Une nouvelle base légale après le camouflet de la Cour suprême
Annoncés dans la foulée du revers infligé vendredi par la Cour suprême, les nouveaux droits de douane mondiaux de 10 % sont entrés en vigueur mardi à minuit heure de Washington (05h00 GMT). Le décret avait été signé dès vendredi par le président américain.
Cette surtaxe vise à remplacer les droits de douane indiscriminés existants ainsi que ceux prévus par les différents accords commerciaux conclus avec la plupart des partenaires du pays. Pour ce nouveau taux, Donald Trump a pris pour base légale une loi de 1974 lui permettant de rééquilibrer les échanges dès lors qu’un déséquilibre marqué de la balance des paiements est démontré.
L'impact économique
Les droits retoqués vendredi s’appuyaient sur un texte de 1977 (l’IEEPA) autorisant l’exécutif à agir sans aval préalable du Congrès en cas d’« urgence économique », laquelle n’a pas été démontrée selon les magistrats. Les droits concernés avaient dépassé 130 milliards de dollars en 2025, selon des analystes.
Ce qui change et ce qui reste en place
La nouvelle surtaxe ne remplace pas les droits de douane dits sectoriels, allant de 10 % à 50 % sur des secteurs tels que le cuivre, l’automobile ou le bois de construction. Ces droits sectoriels n’étaient pas concernés par la décision de la Cour suprême.
Elle ne s’applique pas non plus aux produits canadiens et mexicains importés dans le cadre du traité nord-américain de libre-échange (ACEUM). Les services douaniers ont annoncé que la collecte des droits retoqués cessera à compter de mardi, au moment de l’entrée en vigueur du nouveau taux.
L'avis de le Budget Lab de l’Université
Selon le Budget Lab de l’Université Yale, ces droits de douane devraient porter à 13,7 % le taux effectif moyen appliqué aux produits entrant aux États-Unis, contre 16 % avant la décision de la Cour suprême.

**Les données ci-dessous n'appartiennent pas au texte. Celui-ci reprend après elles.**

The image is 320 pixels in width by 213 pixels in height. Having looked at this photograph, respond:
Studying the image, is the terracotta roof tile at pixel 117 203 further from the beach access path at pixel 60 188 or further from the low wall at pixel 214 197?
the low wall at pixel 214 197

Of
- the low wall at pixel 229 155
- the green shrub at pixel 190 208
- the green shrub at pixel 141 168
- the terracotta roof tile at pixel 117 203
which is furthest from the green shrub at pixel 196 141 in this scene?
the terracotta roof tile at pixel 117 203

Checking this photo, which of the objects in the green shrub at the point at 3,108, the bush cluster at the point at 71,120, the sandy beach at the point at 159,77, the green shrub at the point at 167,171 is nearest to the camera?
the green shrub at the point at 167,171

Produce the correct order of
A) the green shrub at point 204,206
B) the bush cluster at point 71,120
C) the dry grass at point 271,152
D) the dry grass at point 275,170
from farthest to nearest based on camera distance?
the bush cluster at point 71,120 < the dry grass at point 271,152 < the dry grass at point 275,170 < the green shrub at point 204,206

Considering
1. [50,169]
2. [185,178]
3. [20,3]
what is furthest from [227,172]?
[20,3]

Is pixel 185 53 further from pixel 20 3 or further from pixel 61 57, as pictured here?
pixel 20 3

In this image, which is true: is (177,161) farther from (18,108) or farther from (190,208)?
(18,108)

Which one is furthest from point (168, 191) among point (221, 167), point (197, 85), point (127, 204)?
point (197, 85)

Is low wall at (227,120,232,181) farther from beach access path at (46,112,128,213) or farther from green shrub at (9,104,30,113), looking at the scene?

Les limites juridiques et politiques du dispositif
Le décret court jusqu’au 24 juillet, soit à peine plus de trois mois avant les élections de mi-mandat de novembre. Au bout de 150 jours, le gouvernement devra obtenir un vote du Congrès pour maintenir ces droits de douane sur la durée.
Ces droits ne sont possibles qu’en cas de grave déséquilibre de la balance des paiements. Si le déficit commercial américain avec l’Union européenne s’est élevé à 236 milliards de dollars en 2024, selon les données du représentant au Commerce (USTR), le déficit de la balance des paiements n’était que d’environ 70 milliards d’euros (82,5 milliards de dollars), selon la Commission européenne.
L'impact économique
La décision de la Cour suprême ouvre par ailleurs la voie à de possibles remboursements des surtaxes déjà payées par les entreprises. Le groupe de livraison FedEx a porté plainte dès lundi contre le gouvernement.
La menace d’un relèvement à 15 %
Samedi, Donald Trump avait affirmé vouloir faire passer les droits de douane à 15 %, une décision fondée, selon lui, sur « un examen approfondi » de la décision qu’il a jugée « ridicule » et « extraordinairement anti-américaine ». Il n’a toutefois pas pris de décret en ce sens à ce stade.
Les surtaxes initiales, annoncées en avril, visaient les pays avec lesquels les États-Unis affichaient un déficit commercial. L’objectif de Trump était aussi de fournir des ressources supplémentaires à l’État fédéral pour compenser des baisses d’impôts. Il était cependant en partie revenu en arrière en ajoutant des exceptions pour les produits ne pouvant être fabriqués ou cultivés aux États-Unis. Ces surtaxes avaient également servi de base de négociations pour la signature d’accords commerciaux avec les principaux partenaires de Washington.